▸ EXERCISE INSTRUCTIONS
Copy out, line for line, the part of the data that opens with the line containing "What is the distance that" and closes with the line containing "1.22 metres", including both of those lines.

▸ SUPPLIED MATERIAL
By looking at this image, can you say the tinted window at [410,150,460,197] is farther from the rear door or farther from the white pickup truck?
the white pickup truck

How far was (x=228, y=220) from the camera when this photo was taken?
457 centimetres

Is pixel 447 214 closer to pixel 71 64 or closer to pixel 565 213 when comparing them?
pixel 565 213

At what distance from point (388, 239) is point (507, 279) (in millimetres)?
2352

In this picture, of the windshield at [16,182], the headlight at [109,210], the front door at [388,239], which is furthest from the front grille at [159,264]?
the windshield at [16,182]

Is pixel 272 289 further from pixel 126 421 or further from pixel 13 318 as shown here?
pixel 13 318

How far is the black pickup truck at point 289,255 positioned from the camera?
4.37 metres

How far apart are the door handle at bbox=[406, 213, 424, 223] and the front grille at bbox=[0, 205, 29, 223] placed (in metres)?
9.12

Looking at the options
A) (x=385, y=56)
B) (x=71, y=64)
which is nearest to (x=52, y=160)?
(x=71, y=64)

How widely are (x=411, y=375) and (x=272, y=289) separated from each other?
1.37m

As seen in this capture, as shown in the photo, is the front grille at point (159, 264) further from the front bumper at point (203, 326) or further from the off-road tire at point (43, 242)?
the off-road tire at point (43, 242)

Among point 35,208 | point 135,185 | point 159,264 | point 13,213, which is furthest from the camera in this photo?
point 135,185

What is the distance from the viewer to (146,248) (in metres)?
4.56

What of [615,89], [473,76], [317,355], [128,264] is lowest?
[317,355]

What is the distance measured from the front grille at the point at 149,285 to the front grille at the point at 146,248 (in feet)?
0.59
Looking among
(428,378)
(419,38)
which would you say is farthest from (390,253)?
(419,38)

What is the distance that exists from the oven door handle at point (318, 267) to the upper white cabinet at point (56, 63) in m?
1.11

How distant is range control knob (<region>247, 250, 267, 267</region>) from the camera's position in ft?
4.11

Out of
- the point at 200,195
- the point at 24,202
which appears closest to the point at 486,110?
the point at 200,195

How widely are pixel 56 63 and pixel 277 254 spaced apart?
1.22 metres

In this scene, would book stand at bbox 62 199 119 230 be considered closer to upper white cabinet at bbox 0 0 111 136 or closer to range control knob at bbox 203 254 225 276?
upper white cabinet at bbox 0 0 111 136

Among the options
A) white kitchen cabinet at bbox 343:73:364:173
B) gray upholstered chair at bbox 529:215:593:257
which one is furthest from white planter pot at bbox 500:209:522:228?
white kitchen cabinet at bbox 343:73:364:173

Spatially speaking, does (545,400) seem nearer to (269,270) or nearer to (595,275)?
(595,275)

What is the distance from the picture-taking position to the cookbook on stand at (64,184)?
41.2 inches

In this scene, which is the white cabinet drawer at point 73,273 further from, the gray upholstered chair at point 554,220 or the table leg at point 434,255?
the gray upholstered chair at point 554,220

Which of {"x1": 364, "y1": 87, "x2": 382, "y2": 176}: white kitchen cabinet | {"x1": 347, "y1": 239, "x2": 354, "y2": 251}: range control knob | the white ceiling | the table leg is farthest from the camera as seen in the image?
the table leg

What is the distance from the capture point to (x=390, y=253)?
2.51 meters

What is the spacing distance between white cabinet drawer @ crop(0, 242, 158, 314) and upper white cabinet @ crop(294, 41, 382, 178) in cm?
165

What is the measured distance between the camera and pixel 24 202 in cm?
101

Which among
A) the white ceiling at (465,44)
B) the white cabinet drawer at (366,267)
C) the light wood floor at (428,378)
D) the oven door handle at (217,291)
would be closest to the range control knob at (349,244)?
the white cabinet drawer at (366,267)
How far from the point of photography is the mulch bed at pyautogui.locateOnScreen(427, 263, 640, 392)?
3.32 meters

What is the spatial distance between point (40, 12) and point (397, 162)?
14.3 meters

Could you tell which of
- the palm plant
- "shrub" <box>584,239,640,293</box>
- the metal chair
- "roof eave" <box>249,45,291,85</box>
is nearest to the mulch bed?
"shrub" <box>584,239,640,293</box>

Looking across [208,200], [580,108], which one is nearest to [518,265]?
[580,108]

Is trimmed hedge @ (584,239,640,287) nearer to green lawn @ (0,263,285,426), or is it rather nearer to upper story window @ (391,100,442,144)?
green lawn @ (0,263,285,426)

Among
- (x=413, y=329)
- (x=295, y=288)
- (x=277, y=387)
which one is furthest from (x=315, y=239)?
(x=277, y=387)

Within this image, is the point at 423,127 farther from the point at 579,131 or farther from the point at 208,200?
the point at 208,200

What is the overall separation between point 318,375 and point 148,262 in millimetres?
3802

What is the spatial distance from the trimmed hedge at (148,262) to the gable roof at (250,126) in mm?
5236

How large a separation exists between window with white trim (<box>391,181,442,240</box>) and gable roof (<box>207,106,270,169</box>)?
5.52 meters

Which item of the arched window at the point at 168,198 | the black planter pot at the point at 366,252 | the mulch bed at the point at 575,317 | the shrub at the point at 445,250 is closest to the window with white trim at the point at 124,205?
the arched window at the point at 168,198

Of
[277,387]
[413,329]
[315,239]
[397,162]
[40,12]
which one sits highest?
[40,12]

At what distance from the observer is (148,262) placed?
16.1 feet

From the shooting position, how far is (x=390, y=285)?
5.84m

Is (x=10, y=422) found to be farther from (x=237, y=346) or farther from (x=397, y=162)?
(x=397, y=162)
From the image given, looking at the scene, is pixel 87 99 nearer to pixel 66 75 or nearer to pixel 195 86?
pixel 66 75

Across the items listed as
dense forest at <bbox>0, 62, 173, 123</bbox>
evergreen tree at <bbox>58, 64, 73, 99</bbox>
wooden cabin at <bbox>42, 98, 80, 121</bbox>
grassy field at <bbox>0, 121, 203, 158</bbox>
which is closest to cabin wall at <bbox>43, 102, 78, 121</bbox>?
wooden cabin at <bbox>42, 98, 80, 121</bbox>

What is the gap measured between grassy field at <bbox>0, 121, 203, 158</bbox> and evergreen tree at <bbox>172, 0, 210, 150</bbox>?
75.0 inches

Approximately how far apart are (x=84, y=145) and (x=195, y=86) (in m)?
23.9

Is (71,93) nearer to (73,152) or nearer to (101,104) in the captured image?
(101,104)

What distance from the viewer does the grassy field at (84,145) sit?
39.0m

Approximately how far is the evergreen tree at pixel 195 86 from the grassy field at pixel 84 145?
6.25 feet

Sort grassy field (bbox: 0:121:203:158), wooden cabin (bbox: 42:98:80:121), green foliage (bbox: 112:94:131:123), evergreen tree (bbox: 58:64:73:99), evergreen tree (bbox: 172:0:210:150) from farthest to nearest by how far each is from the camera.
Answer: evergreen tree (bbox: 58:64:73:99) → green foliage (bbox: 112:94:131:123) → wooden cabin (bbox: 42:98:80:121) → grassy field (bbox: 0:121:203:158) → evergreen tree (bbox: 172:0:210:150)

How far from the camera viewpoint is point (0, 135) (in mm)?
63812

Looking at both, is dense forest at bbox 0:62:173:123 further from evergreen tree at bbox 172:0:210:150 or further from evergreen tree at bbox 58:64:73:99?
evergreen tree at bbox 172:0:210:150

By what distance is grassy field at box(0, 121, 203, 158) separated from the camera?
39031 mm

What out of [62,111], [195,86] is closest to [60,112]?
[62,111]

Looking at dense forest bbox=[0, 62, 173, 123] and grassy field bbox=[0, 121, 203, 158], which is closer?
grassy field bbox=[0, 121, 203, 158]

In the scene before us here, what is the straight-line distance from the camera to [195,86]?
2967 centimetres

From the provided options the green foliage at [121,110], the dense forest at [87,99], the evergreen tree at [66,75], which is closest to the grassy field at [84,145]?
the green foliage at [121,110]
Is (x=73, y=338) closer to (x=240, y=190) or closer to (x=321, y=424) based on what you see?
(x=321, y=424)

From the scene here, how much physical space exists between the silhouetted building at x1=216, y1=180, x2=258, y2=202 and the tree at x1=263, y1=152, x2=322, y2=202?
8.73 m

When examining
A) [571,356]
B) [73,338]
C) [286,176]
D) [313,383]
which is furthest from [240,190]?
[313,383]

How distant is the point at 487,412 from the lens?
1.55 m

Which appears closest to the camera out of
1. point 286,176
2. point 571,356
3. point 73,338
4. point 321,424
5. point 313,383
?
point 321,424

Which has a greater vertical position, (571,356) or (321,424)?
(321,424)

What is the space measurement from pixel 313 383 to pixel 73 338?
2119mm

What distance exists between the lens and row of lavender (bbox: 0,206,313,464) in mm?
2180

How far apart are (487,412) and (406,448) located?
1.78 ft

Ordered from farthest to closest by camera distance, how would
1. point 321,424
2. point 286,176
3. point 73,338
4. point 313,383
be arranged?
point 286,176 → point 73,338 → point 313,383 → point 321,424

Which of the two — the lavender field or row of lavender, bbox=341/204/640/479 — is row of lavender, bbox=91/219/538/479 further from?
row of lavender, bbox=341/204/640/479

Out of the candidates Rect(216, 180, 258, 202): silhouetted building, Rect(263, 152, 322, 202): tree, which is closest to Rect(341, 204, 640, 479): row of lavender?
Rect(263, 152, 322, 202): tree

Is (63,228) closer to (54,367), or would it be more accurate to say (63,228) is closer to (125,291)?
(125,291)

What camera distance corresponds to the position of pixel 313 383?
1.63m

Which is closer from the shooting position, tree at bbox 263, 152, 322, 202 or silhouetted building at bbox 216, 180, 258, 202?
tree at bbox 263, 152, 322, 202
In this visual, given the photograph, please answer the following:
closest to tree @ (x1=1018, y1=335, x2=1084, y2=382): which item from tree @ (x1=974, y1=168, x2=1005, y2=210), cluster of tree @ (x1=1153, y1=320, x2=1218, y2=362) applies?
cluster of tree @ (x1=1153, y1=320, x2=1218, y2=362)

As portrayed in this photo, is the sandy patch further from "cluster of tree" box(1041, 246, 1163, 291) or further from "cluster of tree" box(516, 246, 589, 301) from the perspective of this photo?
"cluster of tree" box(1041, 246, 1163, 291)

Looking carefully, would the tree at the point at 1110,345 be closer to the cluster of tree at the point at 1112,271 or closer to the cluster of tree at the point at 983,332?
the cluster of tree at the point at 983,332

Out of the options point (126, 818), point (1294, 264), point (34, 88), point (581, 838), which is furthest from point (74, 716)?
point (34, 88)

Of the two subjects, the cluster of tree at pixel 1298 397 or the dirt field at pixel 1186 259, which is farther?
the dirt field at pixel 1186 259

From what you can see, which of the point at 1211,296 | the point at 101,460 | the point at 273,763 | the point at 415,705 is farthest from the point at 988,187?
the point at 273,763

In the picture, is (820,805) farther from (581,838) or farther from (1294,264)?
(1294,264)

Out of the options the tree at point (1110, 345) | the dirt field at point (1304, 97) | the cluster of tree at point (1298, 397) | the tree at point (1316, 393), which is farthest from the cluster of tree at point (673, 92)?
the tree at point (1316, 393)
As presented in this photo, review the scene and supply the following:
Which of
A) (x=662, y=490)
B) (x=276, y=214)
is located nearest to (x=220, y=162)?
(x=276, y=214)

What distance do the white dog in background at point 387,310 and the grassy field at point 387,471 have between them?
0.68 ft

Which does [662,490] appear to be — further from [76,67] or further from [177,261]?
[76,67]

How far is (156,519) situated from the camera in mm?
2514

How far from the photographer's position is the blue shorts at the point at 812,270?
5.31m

▸ RESPONSE
What is the distance that exists from the oven door handle at point (318, 267) to the upper white cabinet at point (56, 63) in m?
1.11

How distant is range control knob (<region>247, 250, 267, 267</region>) from the camera's position in ft?
4.11

Out of
- the point at 200,195
- the point at 24,202
which appears closest to the point at 486,110?
the point at 200,195

How widely are pixel 56 63 and pixel 277 254 spaced apart?
1.22 metres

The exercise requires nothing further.